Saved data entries

· · ·

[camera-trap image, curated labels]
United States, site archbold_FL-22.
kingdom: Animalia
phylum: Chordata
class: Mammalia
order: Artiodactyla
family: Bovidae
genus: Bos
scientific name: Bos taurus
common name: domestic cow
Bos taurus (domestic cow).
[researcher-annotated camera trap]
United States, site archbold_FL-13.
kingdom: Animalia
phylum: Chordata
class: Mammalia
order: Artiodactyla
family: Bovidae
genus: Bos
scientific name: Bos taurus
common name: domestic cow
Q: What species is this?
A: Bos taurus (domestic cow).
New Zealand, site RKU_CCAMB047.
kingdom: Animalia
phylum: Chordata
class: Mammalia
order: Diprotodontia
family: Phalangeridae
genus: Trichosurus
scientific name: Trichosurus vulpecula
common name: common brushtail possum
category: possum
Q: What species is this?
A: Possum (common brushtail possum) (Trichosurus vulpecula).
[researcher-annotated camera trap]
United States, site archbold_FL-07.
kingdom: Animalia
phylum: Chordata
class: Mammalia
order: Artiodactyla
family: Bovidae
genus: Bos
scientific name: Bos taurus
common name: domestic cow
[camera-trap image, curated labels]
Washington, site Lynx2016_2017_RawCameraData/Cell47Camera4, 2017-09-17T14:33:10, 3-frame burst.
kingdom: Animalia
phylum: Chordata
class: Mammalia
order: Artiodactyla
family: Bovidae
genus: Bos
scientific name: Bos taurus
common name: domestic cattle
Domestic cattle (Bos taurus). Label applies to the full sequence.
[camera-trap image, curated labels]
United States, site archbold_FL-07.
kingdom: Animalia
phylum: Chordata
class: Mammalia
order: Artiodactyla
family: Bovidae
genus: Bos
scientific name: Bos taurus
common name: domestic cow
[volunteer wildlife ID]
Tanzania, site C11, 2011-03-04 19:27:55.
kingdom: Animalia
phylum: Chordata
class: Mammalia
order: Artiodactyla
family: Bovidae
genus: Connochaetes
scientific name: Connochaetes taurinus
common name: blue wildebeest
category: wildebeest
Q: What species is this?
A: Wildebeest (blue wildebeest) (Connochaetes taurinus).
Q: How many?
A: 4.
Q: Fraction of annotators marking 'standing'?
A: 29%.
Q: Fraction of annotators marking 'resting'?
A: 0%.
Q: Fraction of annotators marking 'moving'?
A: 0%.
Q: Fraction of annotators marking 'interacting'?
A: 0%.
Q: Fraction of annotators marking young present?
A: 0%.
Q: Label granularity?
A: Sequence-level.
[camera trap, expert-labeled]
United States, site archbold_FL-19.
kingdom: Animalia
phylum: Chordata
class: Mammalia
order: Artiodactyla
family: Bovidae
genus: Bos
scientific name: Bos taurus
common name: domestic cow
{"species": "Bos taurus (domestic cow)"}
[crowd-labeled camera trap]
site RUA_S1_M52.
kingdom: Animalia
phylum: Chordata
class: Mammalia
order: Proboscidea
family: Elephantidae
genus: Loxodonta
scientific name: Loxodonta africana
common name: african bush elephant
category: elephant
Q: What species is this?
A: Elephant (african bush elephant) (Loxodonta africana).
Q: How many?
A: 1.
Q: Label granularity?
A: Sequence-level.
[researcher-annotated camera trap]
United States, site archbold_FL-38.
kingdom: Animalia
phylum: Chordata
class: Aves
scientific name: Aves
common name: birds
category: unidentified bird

· · ·

__Exercise__
Every entry should be reproduced word for word.

__Answer to this problem__
[camera-trap image, curated labels]
United States, site archbold_FL-22.
kingdom: Animalia
phylum: Chordata
class: Mammalia
order: Artiodactyla
family: Bovidae
genus: Bos
scientific name: Bos taurus
common name: domestic cow
Bos taurus (domestic cow).
[researcher-annotated camera trap]
United States, site archbold_FL-13.
kingdom: Animalia
phylum: Chordata
class: Mammalia
order: Artiodactyla
family: Bovidae
genus: Bos
scientific name: Bos taurus
common name: domestic cow
Q: What species is this?
A: Bos taurus (domestic cow).
New Zealand, site RKU_CCAMB047.
kingdom: Animalia
phylum: Chordata
class: Mammalia
order: Diprotodontia
family: Phalangeridae
genus: Trichosurus
scientific name: Trichosurus vulpecula
common name: common brushtail possum
category: possum
Q: What species is this?
A: Possum (common brushtail possum) (Trichosurus vulpecula).
[researcher-annotated camera trap]
United States, site archbold_FL-07.
kingdom: Animalia
phylum: Chordata
class: Mammalia
order: Artiodactyla
family: Bovidae
genus: Bos
scientific name: Bos taurus
common name: domestic cow
[camera-trap image, curated labels]
Washington, site Lynx2016_2017_RawCameraData/Cell47Camera4, 2017-09-17T14:33:10, 3-frame burst.
kingdom: Animalia
phylum: Chordata
class: Mammalia
order: Artiodactyla
family: Bovidae
genus: Bos
scientific name: Bos taurus
common name: domestic cattle
Domestic cattle (Bos taurus). Label applies to the full sequence.
[camera-trap image, curated labels]
United States, site archbold_FL-07.
kingdom: Animalia
phylum: Chordata
class: Mammalia
order: Artiodactyla
family: Bovidae
genus: Bos
scientific name: Bos taurus
common name: domestic cow
[volunteer wildlife ID]
Tanzania, site C11, 2011-03-04 19:27:55.
kingdom: Animalia
phylum: Chordata
class: Mammalia
order: Artiodactyla
family: Bovidae
genus: Connochaetes
scientific name: Connochaetes taurinus
common name: blue wildebeest
category: wildebeest
Q: What species is this?
A: Wildebeest (blue wildebeest) (Connochaetes taurinus).
Q: How many?
A: 4.
Q: Fraction of annotators marking 'standing'?
A: 29%.
Q: Fraction of annotators marking 'resting'?
A: 0%.
Q: Fraction of annotators marking 'moving'?
A: 0%.
Q: Fraction of annotators marking 'interacting'?
A: 0%.
Q: Fraction of annotators marking young present?
A: 0%.
Q: Label granularity?
A: Sequence-level.
[camera trap, expert-labeled]
United States, site archbold_FL-19.
kingdom: Animalia
phylum: Chordata
class: Mammalia
order: Artiodactyla
family: Bovidae
genus: Bos
scientific name: Bos taurus
common name: domestic cow
{"species": "Bos taurus (domestic cow)"}
[crowd-labeled camera trap]
site RUA_S1_M52.
kingdom: Animalia
phylum: Chordata
class: Mammalia
order: Proboscidea
family: Elephantidae
genus: Loxodonta
scientific name: Loxodonta africana
common name: african bush elephant
category: elephant
Q: What species is this?
A: Elephant (african bush elephant) (Loxodonta africana).
Q: How many?
A: 1.
Q: Label granularity?
A: Sequence-level.
[researcher-annotated camera trap]
United States, site archbold_FL-38.
kingdom: Animalia
phylum: Chordata
class: Aves
scientific name: Aves
common name: birds
category: unidentified bird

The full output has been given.